The top ranked is the other native speaker. He's a geordie. Apparently the fact that none of the Swedes can understand a word he says doesn't matter, it's the fact that he's consistent grin.

lljkk Netherlands Wed 04-Sep-13 10:37:54

lol, I'm a native English speaker with like a million words published in English so my English skills should be fairly reasonable. But lots of times I don't understand spoken English from certain accents. I sometimes think I have a mild dose of that APD thing (Audio Processing Disorder).

Some Spanish-language accents I'm fine at & others throw me completely, too. It's all down to lack of practice, I suppose. hence why I think diversity is a Good thing.

I'm about to go to a pan-European conference in English and I will literally be the ONLY native English speaker there. That should be interesting! I make a huge effort in emails to not use idioms and sometimes actively pigeon up my words.
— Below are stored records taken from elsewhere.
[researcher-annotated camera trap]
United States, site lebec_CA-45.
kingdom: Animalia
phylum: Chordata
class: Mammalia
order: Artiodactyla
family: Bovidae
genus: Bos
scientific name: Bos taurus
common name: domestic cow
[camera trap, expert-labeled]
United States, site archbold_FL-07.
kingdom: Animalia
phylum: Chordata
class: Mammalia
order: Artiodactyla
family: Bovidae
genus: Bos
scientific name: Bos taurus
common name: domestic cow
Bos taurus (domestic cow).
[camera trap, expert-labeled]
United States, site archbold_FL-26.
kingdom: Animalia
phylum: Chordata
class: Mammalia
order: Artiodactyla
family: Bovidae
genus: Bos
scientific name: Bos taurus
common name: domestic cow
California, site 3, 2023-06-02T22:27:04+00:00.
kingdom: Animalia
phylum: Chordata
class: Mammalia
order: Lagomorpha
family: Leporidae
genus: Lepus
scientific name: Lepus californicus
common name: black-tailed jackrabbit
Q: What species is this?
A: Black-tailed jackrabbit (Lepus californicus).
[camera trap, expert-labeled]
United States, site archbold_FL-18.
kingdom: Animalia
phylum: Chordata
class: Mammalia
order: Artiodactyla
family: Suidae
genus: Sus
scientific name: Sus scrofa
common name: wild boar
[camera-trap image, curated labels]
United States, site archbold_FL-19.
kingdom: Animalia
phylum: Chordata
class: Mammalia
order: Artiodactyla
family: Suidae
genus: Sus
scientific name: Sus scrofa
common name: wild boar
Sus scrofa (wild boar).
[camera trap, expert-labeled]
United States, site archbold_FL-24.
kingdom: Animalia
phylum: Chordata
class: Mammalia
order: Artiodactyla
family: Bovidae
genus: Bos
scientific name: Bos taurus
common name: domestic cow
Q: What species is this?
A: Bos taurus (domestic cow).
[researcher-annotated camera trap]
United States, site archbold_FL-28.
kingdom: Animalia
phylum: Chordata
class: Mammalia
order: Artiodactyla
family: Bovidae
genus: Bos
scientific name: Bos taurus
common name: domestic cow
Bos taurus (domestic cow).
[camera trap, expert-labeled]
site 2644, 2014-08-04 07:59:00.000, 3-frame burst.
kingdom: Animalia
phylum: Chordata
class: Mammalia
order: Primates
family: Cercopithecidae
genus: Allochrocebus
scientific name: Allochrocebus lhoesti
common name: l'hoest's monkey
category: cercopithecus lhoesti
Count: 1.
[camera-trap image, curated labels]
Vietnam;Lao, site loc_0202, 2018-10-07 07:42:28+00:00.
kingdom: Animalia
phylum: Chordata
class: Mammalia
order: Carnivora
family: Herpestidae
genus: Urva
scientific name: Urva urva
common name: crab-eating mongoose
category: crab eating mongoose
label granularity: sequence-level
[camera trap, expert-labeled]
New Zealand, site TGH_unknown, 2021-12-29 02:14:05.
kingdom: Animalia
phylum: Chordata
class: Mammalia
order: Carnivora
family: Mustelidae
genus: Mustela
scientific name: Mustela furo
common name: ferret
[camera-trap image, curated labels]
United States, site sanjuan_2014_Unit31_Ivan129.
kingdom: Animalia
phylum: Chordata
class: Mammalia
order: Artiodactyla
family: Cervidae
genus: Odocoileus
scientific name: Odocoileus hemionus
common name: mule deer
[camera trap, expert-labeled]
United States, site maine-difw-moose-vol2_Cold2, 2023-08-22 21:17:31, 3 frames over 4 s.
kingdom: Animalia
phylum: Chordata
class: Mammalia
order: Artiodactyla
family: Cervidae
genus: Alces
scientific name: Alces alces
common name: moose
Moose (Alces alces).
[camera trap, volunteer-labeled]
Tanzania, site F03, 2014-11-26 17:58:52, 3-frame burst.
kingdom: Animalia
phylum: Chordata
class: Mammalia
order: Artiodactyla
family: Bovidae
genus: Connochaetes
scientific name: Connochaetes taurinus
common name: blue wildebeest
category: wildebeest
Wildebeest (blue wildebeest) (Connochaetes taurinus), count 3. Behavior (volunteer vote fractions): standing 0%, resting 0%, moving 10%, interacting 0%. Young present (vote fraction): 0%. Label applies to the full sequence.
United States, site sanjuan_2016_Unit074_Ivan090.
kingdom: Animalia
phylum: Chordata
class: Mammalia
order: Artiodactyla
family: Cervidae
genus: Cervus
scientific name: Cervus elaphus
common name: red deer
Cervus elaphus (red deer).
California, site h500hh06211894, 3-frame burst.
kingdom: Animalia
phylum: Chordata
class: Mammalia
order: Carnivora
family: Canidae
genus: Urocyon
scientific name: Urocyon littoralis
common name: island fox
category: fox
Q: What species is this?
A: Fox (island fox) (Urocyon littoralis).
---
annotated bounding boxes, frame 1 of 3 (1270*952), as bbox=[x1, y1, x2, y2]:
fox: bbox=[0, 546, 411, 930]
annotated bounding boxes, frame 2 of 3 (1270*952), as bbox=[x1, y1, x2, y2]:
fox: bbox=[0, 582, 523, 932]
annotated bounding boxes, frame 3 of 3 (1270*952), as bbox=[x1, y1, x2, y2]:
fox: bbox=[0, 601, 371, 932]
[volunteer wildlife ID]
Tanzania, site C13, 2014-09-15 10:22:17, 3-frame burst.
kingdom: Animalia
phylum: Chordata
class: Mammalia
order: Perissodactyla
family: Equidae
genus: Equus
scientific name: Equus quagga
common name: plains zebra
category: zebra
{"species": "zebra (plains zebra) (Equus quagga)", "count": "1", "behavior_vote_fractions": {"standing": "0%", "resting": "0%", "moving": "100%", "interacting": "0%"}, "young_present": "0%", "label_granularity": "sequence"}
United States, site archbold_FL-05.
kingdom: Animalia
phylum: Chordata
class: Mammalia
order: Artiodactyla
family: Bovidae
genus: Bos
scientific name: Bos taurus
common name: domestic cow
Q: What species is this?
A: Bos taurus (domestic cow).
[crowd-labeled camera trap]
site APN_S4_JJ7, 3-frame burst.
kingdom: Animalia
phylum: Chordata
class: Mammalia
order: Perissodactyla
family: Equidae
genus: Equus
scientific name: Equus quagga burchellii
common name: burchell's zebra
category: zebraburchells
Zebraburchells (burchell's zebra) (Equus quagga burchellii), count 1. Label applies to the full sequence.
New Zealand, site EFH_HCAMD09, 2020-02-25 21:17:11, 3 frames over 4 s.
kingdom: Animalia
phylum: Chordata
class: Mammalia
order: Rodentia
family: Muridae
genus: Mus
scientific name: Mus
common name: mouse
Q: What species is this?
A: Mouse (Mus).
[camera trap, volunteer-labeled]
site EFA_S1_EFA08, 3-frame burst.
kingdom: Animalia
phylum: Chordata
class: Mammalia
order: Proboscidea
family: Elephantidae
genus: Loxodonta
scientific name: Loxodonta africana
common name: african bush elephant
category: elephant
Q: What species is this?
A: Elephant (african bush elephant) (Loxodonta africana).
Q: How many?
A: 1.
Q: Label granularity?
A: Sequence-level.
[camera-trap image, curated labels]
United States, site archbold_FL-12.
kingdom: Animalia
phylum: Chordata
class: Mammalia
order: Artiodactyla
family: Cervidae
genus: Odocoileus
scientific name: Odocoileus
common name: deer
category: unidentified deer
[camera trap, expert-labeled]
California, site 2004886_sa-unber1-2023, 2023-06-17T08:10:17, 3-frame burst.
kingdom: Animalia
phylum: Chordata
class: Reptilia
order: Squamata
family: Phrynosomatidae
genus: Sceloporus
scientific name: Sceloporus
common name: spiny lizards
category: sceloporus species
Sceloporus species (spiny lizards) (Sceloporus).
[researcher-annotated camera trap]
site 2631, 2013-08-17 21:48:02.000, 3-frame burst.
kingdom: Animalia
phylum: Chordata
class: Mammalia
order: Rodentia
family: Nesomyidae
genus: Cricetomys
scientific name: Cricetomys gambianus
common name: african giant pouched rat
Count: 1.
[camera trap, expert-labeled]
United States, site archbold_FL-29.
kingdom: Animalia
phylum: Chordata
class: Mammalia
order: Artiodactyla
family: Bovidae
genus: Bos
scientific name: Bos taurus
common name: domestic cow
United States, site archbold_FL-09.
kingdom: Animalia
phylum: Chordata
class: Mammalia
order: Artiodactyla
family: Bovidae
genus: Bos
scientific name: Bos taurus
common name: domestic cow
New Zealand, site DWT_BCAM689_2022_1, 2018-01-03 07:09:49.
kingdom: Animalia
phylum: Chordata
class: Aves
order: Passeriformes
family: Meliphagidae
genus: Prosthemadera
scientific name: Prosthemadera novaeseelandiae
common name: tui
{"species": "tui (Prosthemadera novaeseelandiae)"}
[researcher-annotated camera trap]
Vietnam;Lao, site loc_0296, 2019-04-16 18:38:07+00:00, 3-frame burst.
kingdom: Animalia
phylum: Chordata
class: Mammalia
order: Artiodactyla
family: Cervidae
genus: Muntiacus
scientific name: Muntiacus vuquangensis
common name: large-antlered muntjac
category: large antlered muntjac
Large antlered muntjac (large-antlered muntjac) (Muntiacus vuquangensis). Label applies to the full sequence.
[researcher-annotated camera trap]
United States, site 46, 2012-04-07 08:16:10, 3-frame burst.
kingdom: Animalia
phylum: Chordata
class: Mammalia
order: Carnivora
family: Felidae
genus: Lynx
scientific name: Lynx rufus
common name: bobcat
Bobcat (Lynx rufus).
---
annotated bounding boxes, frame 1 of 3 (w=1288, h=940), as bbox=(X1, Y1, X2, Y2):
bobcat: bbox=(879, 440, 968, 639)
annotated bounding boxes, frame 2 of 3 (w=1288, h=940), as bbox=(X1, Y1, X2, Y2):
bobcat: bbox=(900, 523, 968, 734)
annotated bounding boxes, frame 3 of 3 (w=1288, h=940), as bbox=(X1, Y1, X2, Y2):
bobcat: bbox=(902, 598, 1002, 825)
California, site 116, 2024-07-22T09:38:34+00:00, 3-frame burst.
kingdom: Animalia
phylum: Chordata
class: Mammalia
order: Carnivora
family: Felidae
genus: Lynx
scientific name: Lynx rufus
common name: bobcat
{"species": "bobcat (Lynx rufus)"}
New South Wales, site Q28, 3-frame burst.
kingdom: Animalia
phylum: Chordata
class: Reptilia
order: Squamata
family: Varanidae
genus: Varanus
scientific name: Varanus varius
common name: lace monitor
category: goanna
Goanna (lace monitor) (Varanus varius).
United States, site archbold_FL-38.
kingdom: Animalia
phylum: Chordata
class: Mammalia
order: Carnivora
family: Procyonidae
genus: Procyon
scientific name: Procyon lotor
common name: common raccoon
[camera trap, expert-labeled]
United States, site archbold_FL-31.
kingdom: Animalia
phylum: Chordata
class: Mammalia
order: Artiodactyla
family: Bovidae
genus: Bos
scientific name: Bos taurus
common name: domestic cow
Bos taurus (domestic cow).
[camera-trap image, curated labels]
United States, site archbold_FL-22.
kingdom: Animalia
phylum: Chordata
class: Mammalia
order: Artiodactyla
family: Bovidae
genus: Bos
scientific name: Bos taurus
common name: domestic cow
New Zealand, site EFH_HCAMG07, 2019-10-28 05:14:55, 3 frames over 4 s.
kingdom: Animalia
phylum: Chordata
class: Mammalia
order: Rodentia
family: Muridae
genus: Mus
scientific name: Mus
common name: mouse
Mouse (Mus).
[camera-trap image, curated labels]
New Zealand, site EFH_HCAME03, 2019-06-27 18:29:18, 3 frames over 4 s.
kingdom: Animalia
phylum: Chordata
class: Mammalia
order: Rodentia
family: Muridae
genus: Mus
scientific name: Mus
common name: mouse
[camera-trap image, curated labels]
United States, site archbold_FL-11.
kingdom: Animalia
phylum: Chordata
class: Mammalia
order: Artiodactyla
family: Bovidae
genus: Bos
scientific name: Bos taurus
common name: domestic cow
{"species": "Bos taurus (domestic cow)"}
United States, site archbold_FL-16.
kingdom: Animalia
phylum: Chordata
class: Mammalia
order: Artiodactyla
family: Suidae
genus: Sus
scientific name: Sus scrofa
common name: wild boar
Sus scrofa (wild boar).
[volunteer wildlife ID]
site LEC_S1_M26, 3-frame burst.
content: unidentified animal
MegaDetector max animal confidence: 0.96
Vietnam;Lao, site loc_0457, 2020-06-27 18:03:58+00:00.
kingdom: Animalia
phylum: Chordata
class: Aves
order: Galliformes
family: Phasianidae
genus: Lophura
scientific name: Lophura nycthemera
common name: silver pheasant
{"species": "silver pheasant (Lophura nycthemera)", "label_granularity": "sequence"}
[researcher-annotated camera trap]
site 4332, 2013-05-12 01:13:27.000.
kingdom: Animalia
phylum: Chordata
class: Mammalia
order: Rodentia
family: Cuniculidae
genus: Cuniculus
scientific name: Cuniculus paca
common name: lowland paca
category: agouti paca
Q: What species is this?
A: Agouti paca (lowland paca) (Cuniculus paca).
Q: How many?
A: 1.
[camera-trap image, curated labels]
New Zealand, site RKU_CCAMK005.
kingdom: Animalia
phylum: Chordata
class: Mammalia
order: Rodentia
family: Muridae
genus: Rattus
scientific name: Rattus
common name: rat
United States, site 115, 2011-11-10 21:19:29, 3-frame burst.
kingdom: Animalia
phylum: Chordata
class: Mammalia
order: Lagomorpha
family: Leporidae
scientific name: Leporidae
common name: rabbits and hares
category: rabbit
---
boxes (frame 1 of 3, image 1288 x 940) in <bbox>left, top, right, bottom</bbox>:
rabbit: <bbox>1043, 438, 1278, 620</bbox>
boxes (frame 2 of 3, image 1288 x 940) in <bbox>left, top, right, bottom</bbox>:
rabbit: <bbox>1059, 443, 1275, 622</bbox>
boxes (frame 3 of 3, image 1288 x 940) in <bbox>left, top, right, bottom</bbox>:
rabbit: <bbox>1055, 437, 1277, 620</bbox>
Thumbwitch Wed 04-Sep-13 11:26:18

I like the idea, Toys! grin

I do know British people who claim to be unable to understand other regional UK accents. I don't think it's just forriners who have trouble with it, it's sometimes people who CBA to listen, and sometimes people who can't cope with another accent at speed.

I have no problem coping with a broad Glaswegian accent, for e.g. - but plenty of my southern softie London friends reckon they can't understand it!

Thumbwitch Wed 04-Sep-13 11:27:20

Oops, should have read lljkk's post more closely before posting mine! Not heard of APD but I guess that might be what I was describing...

ToysRLuv Wed 04-Sep-13 14:19:03

Tehee, Thumb! Where shall we go? grin

I was very bad with my Chinese flatmate who had a tendency for talking in a Waybuloo kind of way.

ToysRLuv Wed 04-Sep-13 14:28:25

I felt really bad when I was working with youngsters and one of them (who I only talked to very occasionally) had a broad Glaswegian accent- I just could bot understand anything he was saying, however hard I tried. He wasn't in my group, luckily, because I was slightly terrified that he'd ask me something and then get annoyed because I asked him to repeat himself 20 times.. blush

I'm in a real melting pot of a city with a larger than usual proportion of English in Scotland. You tend to hear a range of accents, which are all fairly mild, so you never get to practice understanding the broad ones.